• [EXCERPTED TEXT]
------

Eric Monkkonen’s study of murder in New York City over two centuries significantly expands and historicizes what we know about murder in American society. Examining census data, court records, newspaper accounts, city inspector and police reports, coroner’s records, and FBI data among other documents, Monkkonen challenges the “common wisdom” we hold about how and why people murder in the United States. While uncovering the brutality of New York’s past, the author keeps the present-day controversies of gun control, youth violence, police violence and punishment versus prevention fully in view. This book will be of interest to urban historians and quantitative historians as well as students and scholars of criminology and policy studies.

Monkonnen uses New York City because of its size, its long history and its consistent government. While the data are specific to one rather unique American city, larger scale assessments of murderous behavior in America more generally are made here. His evaluations of murder in New York City over two centuries include extensive discussion of how gender, age, ethnicity and race play roles in how and why men and women, but particularly men, murdered others or were murdered themselves. Monkkonen also puts New York, and therefore American, murders in the context of those in Europe, particularly England, pointing to important differences in the functioning of the state as well as the social acceptance of violent behavior among the citizenry.

The first chapter provides an overview of murder in New York City and the nation as a whole and points out how major events such as wars and peaks in immigration relate to murder rates. Using graphs, Monkonnen challenges notions of urban violence, poverty, overcrowding and rioting. Monkkonen argues that overcrowding, poverty and the anonymity of big cities in and of themselves are not actually timeless causes for urban murder, thus preparing the reader for more critical analysis of New York’s murderers and their victims in the following chapters.

------

• [ENTRIES PROVIDED]
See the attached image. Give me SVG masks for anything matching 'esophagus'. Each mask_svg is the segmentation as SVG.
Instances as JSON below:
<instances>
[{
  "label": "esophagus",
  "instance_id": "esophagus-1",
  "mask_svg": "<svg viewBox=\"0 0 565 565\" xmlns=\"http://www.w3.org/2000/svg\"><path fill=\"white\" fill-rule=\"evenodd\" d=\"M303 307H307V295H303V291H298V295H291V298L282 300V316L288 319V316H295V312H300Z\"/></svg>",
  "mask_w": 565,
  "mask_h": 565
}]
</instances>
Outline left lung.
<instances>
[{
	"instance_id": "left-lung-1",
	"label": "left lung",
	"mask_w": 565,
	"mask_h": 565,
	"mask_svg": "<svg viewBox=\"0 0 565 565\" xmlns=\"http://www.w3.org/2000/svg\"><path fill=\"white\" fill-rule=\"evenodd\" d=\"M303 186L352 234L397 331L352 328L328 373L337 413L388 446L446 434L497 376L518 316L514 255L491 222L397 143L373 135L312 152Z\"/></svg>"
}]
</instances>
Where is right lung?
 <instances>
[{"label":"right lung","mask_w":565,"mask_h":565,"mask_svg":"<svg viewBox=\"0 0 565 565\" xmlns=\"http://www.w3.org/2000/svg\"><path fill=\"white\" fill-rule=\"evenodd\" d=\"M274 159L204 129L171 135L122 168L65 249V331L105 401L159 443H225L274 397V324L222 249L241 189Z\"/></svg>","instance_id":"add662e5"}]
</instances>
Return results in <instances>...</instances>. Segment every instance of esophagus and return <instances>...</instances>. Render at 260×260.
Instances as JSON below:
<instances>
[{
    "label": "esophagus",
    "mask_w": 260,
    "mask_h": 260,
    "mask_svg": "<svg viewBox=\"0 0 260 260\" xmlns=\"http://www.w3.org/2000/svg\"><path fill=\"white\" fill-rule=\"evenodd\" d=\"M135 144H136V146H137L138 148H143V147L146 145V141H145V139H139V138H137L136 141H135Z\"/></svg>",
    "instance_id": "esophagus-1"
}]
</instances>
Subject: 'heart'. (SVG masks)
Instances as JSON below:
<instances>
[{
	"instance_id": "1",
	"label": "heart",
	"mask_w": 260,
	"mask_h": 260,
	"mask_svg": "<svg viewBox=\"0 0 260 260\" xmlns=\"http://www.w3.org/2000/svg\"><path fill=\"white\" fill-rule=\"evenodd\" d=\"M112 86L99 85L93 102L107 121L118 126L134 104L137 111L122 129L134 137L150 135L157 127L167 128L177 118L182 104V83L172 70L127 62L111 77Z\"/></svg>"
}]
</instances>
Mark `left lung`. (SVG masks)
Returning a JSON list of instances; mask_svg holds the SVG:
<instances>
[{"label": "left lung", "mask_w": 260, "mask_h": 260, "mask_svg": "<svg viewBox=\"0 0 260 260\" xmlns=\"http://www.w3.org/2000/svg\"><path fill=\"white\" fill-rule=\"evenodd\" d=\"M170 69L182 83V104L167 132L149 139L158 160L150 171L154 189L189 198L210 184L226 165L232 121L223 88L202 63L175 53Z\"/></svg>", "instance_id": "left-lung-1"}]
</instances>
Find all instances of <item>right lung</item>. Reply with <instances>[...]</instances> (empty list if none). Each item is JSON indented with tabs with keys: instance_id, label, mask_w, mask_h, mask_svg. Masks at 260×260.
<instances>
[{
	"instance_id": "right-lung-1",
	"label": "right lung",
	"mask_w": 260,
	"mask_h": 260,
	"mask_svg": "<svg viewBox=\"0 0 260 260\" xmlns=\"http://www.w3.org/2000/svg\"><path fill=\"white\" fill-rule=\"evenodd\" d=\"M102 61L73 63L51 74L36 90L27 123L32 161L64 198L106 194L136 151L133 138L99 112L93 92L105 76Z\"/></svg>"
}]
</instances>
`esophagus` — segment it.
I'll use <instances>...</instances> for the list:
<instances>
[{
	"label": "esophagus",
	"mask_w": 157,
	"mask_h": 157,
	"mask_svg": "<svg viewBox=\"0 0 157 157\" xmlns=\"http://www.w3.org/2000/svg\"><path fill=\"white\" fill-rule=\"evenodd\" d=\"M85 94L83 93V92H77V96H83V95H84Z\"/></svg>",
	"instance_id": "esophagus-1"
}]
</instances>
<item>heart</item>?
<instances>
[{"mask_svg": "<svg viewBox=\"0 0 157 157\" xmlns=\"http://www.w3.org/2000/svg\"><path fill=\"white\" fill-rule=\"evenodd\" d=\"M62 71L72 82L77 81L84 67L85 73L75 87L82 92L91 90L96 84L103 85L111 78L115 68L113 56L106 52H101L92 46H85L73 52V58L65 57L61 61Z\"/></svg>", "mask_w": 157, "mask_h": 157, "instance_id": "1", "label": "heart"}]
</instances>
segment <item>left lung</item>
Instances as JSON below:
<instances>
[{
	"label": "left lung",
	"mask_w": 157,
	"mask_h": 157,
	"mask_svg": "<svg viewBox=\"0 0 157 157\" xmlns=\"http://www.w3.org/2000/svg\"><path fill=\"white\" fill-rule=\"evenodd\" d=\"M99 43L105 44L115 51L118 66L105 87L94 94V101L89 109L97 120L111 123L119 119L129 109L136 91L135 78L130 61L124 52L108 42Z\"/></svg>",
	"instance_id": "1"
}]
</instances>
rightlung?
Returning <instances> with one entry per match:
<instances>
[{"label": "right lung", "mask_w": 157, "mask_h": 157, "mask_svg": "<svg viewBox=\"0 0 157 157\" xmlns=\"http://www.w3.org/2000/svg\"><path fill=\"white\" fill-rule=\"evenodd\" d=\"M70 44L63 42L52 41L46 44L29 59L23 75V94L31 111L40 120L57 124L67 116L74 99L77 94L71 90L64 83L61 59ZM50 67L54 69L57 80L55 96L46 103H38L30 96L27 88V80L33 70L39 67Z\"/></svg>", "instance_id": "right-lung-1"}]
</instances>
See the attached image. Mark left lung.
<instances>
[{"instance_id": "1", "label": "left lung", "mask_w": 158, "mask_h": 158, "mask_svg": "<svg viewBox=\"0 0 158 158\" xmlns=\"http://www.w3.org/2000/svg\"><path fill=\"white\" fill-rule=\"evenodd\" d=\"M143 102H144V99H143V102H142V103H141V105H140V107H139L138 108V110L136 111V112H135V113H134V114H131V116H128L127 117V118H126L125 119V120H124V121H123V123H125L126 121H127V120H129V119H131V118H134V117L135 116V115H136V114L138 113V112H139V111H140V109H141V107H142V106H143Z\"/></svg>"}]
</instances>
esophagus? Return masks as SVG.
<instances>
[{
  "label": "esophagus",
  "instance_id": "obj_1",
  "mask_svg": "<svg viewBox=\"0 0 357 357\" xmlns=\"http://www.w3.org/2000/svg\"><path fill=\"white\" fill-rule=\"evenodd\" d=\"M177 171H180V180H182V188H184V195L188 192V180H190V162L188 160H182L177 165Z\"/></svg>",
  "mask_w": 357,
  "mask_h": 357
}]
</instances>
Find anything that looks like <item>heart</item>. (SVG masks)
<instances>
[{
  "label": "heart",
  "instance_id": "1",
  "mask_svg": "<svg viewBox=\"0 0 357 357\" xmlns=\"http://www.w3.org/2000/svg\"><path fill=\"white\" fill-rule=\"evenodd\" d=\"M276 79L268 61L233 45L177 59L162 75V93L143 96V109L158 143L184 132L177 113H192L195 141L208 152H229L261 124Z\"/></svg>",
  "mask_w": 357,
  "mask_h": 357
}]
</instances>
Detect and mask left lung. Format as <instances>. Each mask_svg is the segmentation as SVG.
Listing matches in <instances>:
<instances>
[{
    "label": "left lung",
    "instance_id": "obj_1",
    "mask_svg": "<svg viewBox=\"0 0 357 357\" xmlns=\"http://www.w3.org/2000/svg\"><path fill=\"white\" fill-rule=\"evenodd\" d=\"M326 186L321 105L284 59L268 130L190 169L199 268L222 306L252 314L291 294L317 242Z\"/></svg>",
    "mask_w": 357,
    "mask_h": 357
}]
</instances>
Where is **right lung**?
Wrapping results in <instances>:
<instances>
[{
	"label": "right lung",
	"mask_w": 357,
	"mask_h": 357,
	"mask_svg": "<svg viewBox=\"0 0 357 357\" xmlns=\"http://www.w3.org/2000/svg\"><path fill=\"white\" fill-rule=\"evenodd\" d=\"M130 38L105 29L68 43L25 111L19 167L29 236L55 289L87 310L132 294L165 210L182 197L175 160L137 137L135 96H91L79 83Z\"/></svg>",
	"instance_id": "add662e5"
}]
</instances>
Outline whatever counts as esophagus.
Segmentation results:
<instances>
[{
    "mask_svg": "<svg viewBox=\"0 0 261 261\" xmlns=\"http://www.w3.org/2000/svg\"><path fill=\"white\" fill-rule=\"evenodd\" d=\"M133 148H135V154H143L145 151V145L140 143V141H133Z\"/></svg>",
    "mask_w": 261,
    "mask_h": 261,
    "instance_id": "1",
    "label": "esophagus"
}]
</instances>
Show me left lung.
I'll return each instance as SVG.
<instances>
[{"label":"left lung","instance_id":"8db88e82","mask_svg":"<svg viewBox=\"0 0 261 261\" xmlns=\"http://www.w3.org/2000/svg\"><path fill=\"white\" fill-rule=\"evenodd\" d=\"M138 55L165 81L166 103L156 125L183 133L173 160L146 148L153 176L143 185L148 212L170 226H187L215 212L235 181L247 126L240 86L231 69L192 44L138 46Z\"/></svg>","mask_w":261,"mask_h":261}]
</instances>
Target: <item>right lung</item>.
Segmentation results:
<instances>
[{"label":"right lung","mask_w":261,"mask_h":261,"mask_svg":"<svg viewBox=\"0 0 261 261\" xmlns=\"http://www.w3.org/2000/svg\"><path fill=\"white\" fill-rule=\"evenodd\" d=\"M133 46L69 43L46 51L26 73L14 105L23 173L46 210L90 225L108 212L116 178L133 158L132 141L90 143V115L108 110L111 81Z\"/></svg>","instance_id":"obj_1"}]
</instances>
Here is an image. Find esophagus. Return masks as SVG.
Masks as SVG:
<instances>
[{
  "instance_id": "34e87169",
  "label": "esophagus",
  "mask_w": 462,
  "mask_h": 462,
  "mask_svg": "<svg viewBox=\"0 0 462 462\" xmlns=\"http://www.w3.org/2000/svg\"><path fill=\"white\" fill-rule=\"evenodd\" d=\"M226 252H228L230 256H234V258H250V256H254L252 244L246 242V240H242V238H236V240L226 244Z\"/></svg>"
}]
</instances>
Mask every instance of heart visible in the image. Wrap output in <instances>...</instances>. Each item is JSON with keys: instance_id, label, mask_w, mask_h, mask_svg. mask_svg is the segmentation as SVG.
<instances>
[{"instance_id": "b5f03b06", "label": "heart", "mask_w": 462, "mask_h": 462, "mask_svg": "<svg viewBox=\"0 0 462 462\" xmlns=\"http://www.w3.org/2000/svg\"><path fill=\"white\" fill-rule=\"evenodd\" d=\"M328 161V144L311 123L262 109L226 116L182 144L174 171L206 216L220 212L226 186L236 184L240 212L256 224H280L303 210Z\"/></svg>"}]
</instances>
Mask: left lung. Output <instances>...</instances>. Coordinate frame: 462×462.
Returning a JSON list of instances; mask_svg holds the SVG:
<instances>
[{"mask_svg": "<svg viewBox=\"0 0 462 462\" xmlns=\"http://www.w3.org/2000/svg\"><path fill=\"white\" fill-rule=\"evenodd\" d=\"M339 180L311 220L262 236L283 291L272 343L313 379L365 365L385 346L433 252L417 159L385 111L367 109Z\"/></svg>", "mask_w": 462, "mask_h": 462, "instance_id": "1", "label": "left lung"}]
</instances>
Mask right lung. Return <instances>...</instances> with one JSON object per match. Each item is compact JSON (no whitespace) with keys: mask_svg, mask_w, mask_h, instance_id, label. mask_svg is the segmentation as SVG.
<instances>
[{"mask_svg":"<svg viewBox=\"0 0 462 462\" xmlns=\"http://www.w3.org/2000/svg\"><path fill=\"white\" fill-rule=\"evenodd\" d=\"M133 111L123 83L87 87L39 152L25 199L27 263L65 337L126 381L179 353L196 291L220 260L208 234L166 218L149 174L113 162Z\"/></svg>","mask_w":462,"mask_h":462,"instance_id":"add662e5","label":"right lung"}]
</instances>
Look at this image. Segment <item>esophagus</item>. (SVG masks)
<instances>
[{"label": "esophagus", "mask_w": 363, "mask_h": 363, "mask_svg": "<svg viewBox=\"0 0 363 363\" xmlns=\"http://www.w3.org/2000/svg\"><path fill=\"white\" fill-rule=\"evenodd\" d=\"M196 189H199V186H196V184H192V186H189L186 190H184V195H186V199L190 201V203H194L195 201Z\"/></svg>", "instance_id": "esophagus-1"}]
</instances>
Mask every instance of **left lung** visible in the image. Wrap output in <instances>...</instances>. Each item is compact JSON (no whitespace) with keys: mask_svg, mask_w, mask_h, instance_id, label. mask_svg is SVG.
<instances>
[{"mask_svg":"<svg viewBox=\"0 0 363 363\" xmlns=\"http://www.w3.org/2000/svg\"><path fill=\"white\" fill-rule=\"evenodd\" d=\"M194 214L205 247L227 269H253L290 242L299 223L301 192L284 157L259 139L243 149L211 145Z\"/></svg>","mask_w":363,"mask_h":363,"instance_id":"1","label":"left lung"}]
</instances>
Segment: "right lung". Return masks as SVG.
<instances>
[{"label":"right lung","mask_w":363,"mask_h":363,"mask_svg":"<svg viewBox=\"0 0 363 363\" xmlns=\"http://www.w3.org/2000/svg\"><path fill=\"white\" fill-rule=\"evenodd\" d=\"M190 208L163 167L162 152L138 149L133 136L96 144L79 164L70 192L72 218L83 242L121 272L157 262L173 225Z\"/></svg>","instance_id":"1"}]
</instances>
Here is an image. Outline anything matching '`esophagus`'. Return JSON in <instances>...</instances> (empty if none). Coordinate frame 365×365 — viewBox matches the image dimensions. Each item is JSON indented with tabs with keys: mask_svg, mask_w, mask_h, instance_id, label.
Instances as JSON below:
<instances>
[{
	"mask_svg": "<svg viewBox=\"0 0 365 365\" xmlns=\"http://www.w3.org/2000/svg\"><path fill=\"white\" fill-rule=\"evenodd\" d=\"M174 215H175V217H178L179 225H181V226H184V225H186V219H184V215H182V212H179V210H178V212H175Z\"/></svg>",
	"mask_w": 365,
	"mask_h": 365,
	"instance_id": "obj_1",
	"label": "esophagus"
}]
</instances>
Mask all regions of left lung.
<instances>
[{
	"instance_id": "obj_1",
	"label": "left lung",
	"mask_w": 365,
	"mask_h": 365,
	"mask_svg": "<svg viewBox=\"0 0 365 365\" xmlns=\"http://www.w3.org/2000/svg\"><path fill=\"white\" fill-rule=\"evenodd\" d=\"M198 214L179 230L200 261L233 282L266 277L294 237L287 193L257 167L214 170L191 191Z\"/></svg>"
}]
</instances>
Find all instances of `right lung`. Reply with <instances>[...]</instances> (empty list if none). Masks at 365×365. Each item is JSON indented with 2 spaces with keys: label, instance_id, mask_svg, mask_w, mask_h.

------

• [PROBLEMS]
- a) Copy the stretch of the New York murder excerpt from "Eric Monkkonen’s study" through "and policy studies.", renaming "newspaper accounts" as "press reports".
- b) Find every line of the listing that contains the string "empty", and copy each such line.
The New York murder excerpt and the listing come from unrelated sources.

• [RESULTS BY TASK]
- a)
Eric Monkkonen’s study of murder in New York City over two centuries significantly expands and historicizes what we know about murder in American society. Examining census data, court records, press reports, city inspector and police reports, coroner’s records, and FBI data among other documents, Monkkonen challenges the “common wisdom” we hold about how and why people murder in the United States. While uncovering the brutality of New York’s past, the author keeps the present-day controversies of gun control, youth violence, police violence and punishment versus prevention fully in view. This book will be of interest to urban historians and quantitative historians as well as students and scholars of criminology and policy studies.

- b)
Find all instances of <item>right lung</item>. Reply with <instances>[...]</instances> (empty list if none). Each item is JSON indented with tabs with keys: instance_id, label, mask_w, mask_h, mask_svg. Masks at 260×260.
Here is an image. Outline anything matching '`esophagus`'. Return JSON in <instances>...</instances> (empty if none). Coordinate frame 365×365 — viewBox matches the image dimensions. Each item is JSON indented with tabs with keys: mask_svg, mask_w, mask_h, instance_id, label.
Find all instances of `right lung`. Reply with <instances>[...]</instances> (empty list if none). Masks at 365×365. Each item is JSON indented with 2 spaces with keys: label, instance_id, mask_svg, mask_w, mask_h.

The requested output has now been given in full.